Represents a grouped DataFrame, created by SparkEx.DataFrame.group_by/2.
Aggregation functions like agg/2 can be applied to produce a new DataFrame.
Convenience methods count/1, min/2, max/2, sum/2, avg/2, mean/2
apply common aggregations. pivot/3 enables pivot-style aggregation.
Note: convenience numeric aggregation methods (sum/1, avg/1, min/1, max/1, mean/1)
called without explicit columns make an eager schema RPC to discover numeric columns.
The schema is cached per process so repeated calls on the same GroupedData avoid
redundant RPCs. Pass explicit column names to skip the schema lookup entirely.
Summary
Functions
Applies aggregate expressions to the grouped data, returning a new DataFrame.
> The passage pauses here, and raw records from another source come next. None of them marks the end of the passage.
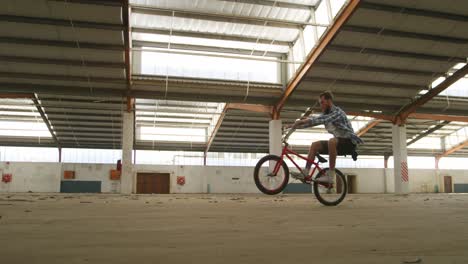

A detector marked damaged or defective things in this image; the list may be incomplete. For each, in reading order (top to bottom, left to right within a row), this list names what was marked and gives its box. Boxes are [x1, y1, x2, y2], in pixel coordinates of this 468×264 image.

rusty metal beam [272, 0, 360, 118]
rusty metal beam [396, 64, 468, 122]
rusty metal beam [205, 105, 229, 154]
rusty metal beam [356, 119, 382, 136]
rusty metal beam [436, 138, 468, 159]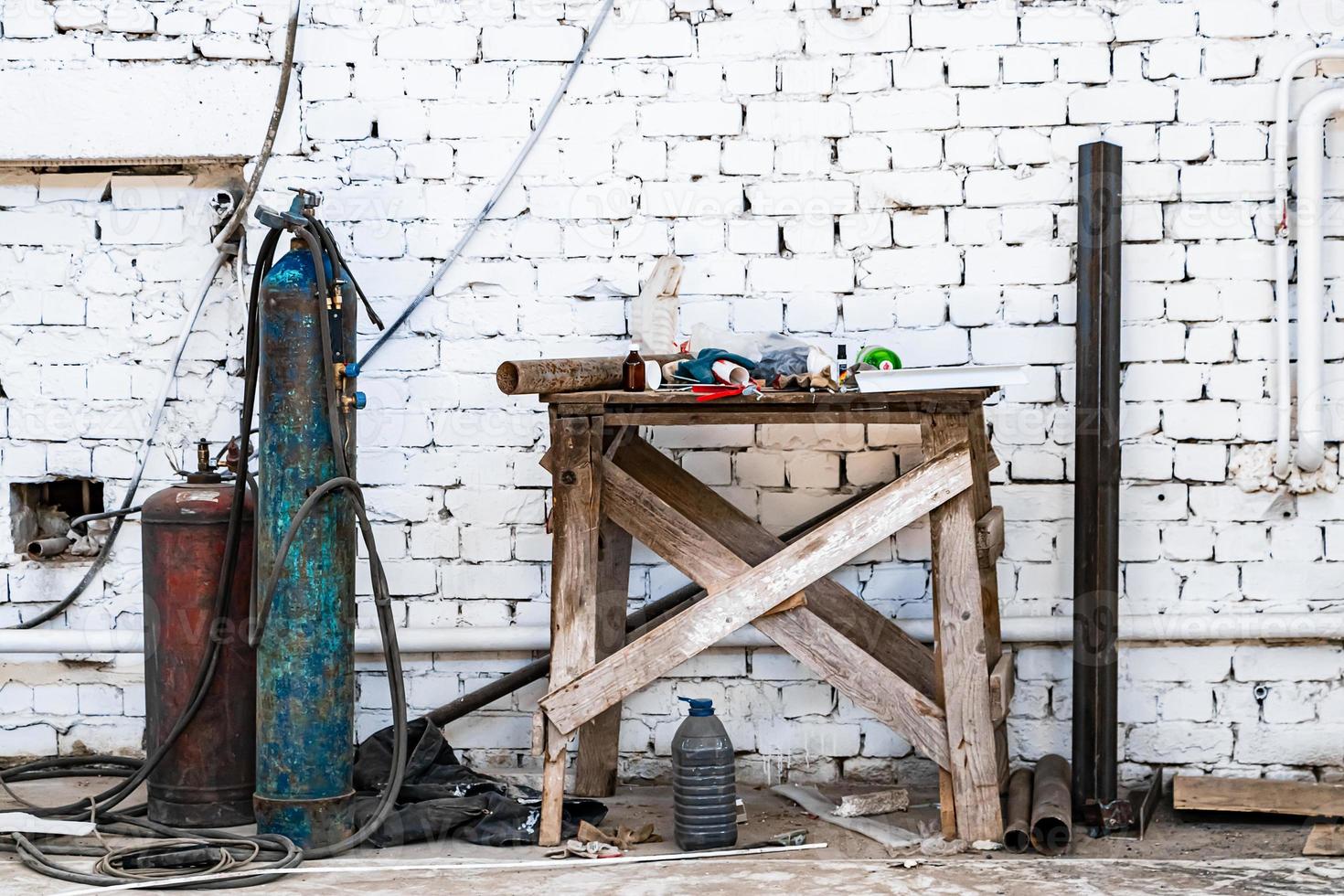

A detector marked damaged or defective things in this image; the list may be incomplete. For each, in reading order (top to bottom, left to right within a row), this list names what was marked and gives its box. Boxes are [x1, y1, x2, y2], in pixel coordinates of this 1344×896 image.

rusty propane tank [142, 439, 254, 827]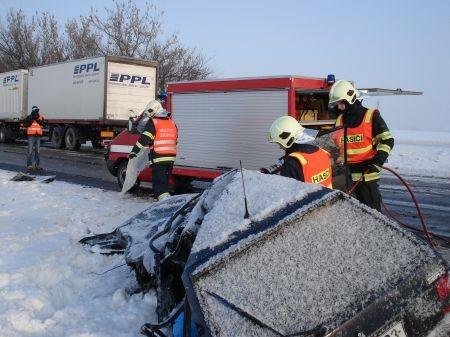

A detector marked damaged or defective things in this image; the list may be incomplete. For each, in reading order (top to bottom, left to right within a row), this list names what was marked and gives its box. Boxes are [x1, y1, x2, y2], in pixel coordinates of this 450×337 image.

overturned car [81, 171, 450, 336]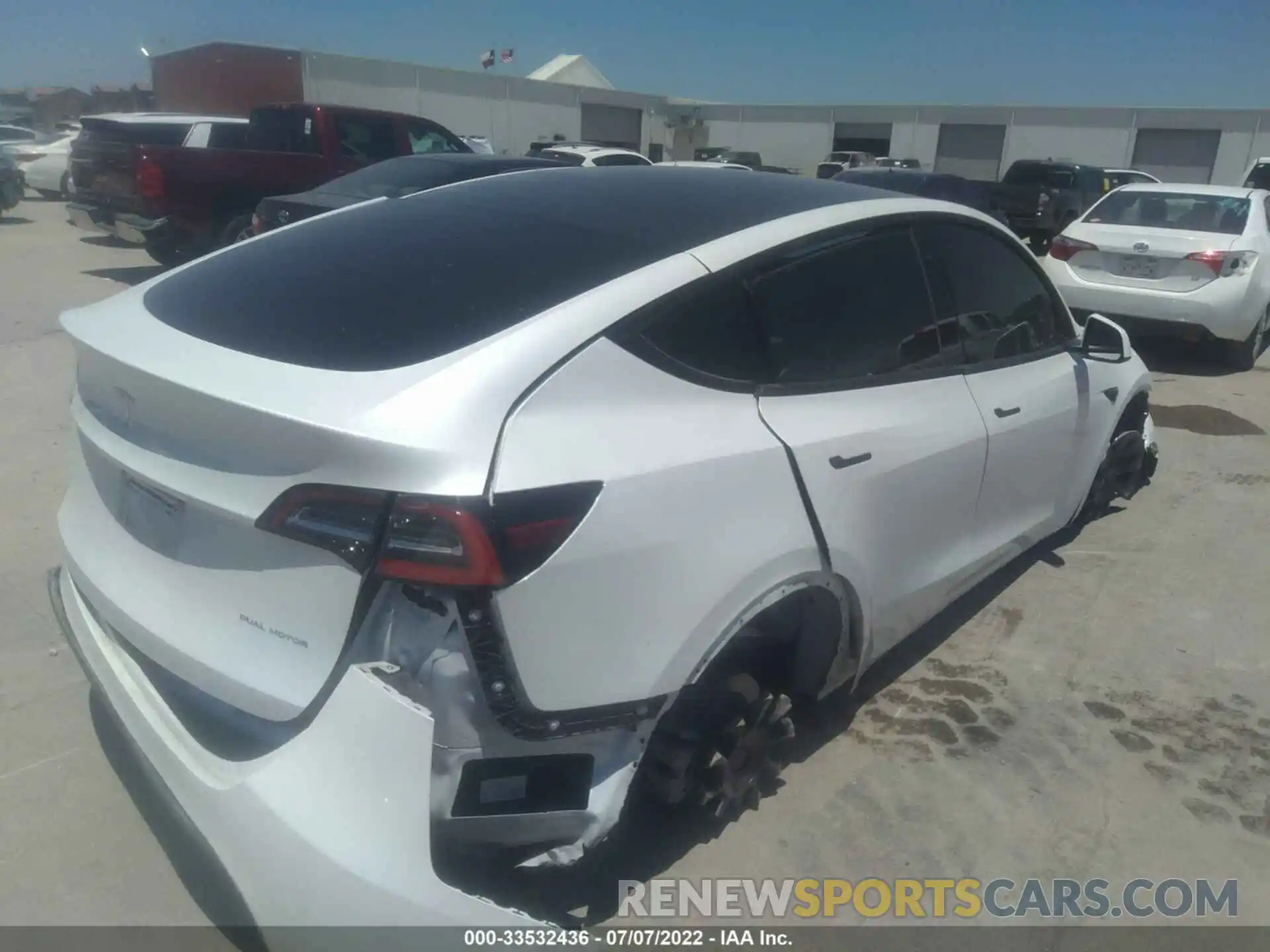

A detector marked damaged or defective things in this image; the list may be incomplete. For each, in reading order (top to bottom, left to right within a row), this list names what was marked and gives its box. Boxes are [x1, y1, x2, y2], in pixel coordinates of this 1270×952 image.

shattered rear bumper [51, 566, 545, 931]
damaged white tesla [52, 165, 1159, 931]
Computes the average for each group.
Counts the number of records for each group.
Computes the maximum value for each group.
Computes the mean (alias for avg) for each group.
Computes the minimum value for each group.
Pivots on a column, enabling pivot-style aggregation.
Computes the sum for each group.
Types
@type t() :: %SparkEx.GroupedData{ cached_schema: term() | nil, group_type: atom(), grouping_exprs: [SparkEx.Column.expr()], grouping_sets: [[SparkEx.Column.expr()]] | nil, pivot_col: SparkEx.Column.expr() | nil, pivot_values: [term()] | nil, plan: term(), session: GenServer.server() }
Functions
@spec agg(t(), [SparkEx.Column.t()] | map()) :: SparkEx.DataFrame.t()
Applies aggregate expressions to the grouped data, returning a new DataFrame.
Accepts a list of SparkEx.Column structs representing aggregate expressions
(e.g. Functions.sum(col("amount")), Functions.count(col("id"))).
Examples
import SparkEx.Functions
df
|> DataFrame.group_by(["department"])
|> SparkEx.GroupedData.agg([sum(col("salary")), avg(col("age"))])
@spec avg(t(), SparkEx.Column.t() | String.t() | [SparkEx.Column.t() | String.t()]) :: SparkEx.DataFrame.t()
Computes the average for each group.
@spec count(t(), SparkEx.Column.t() | String.t() | [SparkEx.Column.t() | String.t()]) :: SparkEx.DataFrame.t()
Counts the number of records for each group.
@spec max(t(), SparkEx.Column.t() | String.t() | [SparkEx.Column.t() | String.t()]) :: SparkEx.DataFrame.t()
Computes the maximum value for each group.
@spec mean(t(), SparkEx.Column.t() | String.t() | [SparkEx.Column.t() | String.t()]) :: SparkEx.DataFrame.t()
Computes the mean (alias for avg) for each group.
@spec min(t(), SparkEx.Column.t() | String.t() | [SparkEx.Column.t() | String.t()]) :: SparkEx.DataFrame.t()
Computes the minimum value for each group.
@spec pivot(t(), SparkEx.Column.t() | String.t(), [term()] | nil) :: t()
Pivots on a column, enabling pivot-style aggregation.
After calling pivot/3, use agg/2 to specify the aggregation.
Examples
df
|> DataFrame.group_by(["year"])
|> SparkEx.GroupedData.pivot("course", ["dotNET", "Java"])
|> SparkEx.GroupedData.agg([sum(col("earnings"))])
@spec sum(t(), SparkEx.Column.t() | String.t() | [SparkEx.Column.t() | String.t()]) :: SparkEx.DataFrame.t()
Computes the sum for each group.